=== What to produce ===
Please pull out the rows from the first one through the row containing "and 2028? 5", both included, and repeat them word for word.

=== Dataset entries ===

********

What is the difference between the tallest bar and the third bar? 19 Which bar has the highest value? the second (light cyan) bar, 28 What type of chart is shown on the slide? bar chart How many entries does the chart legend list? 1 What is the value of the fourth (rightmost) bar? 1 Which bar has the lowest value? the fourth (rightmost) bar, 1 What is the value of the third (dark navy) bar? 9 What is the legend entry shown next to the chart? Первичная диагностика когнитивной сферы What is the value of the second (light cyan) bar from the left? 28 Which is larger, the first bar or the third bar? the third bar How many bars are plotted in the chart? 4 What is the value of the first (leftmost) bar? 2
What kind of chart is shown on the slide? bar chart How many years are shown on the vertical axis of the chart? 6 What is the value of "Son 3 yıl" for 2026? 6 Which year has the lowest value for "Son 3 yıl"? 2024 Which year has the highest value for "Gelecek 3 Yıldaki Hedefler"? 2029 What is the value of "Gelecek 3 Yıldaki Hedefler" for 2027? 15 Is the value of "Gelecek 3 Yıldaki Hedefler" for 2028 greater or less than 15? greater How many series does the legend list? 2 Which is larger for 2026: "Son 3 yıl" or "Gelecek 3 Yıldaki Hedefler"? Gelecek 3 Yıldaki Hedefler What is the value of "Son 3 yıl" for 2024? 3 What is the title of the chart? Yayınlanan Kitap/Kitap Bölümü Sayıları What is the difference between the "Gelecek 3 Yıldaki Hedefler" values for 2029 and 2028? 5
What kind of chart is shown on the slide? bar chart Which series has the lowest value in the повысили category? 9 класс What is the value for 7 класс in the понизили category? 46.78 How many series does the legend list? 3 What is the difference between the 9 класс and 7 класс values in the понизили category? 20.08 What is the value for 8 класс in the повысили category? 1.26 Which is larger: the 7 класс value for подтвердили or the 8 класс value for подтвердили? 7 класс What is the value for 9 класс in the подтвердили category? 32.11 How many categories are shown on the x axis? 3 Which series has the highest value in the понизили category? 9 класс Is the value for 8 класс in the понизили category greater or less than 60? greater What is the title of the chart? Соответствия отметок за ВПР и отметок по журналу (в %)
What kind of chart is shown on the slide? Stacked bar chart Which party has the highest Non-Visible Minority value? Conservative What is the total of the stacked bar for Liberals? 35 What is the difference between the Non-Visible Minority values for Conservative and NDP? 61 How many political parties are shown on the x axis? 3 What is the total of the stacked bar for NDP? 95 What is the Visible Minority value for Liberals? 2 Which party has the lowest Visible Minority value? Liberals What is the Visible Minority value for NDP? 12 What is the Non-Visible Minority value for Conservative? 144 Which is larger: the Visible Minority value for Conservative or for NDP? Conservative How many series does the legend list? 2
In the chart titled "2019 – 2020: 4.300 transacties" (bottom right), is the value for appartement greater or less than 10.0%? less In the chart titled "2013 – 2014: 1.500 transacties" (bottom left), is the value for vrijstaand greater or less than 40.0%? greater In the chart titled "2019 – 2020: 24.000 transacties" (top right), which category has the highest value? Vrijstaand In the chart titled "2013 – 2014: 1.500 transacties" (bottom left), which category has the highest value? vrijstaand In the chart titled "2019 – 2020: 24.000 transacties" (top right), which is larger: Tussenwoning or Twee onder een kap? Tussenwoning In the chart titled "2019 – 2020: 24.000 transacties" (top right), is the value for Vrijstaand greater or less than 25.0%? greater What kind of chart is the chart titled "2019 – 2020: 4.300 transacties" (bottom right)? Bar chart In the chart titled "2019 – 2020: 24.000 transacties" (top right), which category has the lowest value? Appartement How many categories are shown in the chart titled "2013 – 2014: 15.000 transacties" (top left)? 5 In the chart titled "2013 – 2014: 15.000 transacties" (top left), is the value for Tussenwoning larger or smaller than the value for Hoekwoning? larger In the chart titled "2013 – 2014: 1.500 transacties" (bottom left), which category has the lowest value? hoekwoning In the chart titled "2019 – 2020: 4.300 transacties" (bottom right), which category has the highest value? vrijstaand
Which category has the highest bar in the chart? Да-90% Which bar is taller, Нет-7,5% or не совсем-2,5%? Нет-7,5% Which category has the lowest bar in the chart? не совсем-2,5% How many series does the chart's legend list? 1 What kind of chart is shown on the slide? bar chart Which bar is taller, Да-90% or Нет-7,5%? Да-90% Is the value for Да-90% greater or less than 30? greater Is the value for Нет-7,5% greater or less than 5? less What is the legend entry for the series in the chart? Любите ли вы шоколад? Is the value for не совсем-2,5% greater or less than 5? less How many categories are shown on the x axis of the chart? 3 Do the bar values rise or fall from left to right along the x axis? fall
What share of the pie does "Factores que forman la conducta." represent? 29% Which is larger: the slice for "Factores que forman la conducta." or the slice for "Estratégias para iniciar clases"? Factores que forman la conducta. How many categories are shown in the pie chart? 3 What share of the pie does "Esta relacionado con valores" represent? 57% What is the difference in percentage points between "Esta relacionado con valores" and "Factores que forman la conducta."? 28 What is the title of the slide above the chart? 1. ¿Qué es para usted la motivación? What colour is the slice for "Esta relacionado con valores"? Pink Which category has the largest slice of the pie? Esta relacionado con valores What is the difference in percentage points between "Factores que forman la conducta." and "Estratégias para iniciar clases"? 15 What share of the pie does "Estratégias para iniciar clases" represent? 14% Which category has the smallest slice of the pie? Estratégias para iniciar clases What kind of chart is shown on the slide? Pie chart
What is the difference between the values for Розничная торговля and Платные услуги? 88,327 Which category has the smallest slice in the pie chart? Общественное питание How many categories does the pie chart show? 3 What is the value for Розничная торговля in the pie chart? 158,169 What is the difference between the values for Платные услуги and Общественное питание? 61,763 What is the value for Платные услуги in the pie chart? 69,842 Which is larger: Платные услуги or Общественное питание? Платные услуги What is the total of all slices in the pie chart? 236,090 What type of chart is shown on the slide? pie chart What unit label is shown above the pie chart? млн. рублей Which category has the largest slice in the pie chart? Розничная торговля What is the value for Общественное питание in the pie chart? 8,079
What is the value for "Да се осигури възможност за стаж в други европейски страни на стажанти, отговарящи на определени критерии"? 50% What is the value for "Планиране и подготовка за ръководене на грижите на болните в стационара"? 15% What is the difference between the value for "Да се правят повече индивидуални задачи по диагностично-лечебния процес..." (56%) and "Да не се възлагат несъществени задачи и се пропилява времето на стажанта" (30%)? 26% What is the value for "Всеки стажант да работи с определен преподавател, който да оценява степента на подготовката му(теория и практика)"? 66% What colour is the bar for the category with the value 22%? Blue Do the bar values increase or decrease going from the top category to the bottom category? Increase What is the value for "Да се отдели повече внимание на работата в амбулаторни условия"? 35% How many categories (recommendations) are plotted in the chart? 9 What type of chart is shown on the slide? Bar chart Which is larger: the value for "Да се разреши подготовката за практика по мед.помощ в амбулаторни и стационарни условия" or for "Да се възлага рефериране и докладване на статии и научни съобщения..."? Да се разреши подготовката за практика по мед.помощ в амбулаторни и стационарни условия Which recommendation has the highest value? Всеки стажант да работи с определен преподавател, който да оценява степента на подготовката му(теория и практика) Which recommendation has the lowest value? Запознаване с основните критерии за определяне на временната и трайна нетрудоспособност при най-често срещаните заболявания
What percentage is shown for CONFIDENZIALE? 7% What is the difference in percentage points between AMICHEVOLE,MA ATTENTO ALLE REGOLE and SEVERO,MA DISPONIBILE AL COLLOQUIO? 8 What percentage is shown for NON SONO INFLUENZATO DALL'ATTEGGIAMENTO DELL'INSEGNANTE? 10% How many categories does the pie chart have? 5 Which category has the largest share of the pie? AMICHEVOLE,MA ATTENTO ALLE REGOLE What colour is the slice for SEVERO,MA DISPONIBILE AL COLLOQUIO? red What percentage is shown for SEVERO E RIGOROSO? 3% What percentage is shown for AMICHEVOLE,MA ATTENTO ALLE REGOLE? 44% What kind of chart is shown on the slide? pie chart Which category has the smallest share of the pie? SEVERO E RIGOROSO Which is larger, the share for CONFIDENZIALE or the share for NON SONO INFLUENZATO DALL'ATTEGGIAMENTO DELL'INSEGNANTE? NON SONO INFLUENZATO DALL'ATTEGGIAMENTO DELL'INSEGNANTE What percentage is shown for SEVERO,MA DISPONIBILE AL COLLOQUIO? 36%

********

=== Task solution ===
What is the difference between the tallest bar and the third bar? 19 Which bar has the highest value? the second (light cyan) bar, 28 What type of chart is shown on the slide? bar chart How many entries does the chart legend list? 1 What is the value of the fourth (rightmost) bar? 1 Which bar has the lowest value? the fourth (rightmost) bar, 1 What is the value of the third (dark navy) bar? 9 What is the legend entry shown next to the chart? Первичная диагностика когнитивной сферы What is the value of the second (light cyan) bar from the left? 28 Which is larger, the first bar or the third bar? the third bar How many bars are plotted in the chart? 4 What is the value of the first (leftmost) bar? 2
What kind of chart is shown on the slide? bar chart How many years are shown on the vertical axis of the chart? 6 What is the value of "Son 3 yıl" for 2026? 6 Which year has the lowest value for "Son 3 yıl"? 2024 Which year has the highest value for "Gelecek 3 Yıldaki Hedefler"? 2029 What is the value of "Gelecek 3 Yıldaki Hedefler" for 2027? 15 Is the value of "Gelecek 3 Yıldaki Hedefler" for 2028 greater or less than 15? greater How many series does the legend list? 2 Which is larger for 2026: "Son 3 yıl" or "Gelecek 3 Yıldaki Hedefler"? Gelecek 3 Yıldaki Hedefler What is the value of "Son 3 yıl" for 2024? 3 What is the title of the chart? Yayınlanan Kitap/Kitap Bölümü Sayıları What is the difference between the "Gelecek 3 Yıldaki Hedefler" values for 2029 and 2028? 5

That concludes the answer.